* _TASKS AND EXERCISES_
(1) In the Bouverie McDonald article, reproduce everything from "He moved first" down to "Road, New Brighton." word for word.
(2) According to the Bouverie McDonald article, which constituency did he represent as an MP, and for what years?

* _EXCERPT_
=== Section Start ===
= Bouverie McDonald =

Bouverie Francis Primrose McDonald LRCS, LRCP (13 April 1861 — 8 July 1931) was a British medical doctor and Conservative Party politician. He was the Member of Parliament (MP) for Wallasey in Cheshire from 1918 until 1922.

==Biography==

Bouverie McDonald was born in Edinburgh and was educated at Edinburgh Academy and the University of Edinburgh, taking the degree of Bachelor of Medicine in 1884 and Doctor of Medicine in 1886.

He moved first to Penrith in Cumberland and then in 1886 then to Wallasey in Cheshire, living first at Trafford House, Liscard and then at Ivor Lodge, Seabank Road, New Brighton.

He served as a member of Cheshire County Council for Liscard from 1903 to 1906, and served as a Justice of the Peace for Cheshire and Wallasey.

He was surgeon to the Wallasey Dispensary (which later became Victoria Central Hospital), and then surgeon to Seacombe Cottage Hospital, which in 1901 became Liscard Central Hospital. He resigned this post on his election to Parliament, resuming the position when he stood down from Parliament.
=== Section End ===
* _DATA SUPPLIED_
=== Section Start ===
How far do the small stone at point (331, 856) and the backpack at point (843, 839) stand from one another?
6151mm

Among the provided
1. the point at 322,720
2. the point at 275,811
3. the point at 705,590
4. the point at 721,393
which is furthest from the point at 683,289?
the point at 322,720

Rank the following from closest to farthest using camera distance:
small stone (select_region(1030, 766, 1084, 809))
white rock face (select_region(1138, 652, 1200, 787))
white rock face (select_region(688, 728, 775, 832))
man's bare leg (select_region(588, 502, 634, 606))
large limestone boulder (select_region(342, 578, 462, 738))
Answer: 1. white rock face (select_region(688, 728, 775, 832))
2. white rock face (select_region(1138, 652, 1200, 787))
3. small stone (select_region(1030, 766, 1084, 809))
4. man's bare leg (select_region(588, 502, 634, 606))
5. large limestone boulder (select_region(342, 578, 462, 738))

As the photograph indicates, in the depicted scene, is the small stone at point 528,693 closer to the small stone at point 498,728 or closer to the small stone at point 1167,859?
=== Section End ===
* _ANSWERS TO THE EXERCISE_
(1)
He moved first to Penrith in Cumberland and then in 1886 then to Wallasey in Cheshire, living first at Trafford House, Liscard and then at Ivor Lodge, Seabank Road, New Brighton.

(2) Wallasey in Cheshire, from 1918 until 1922.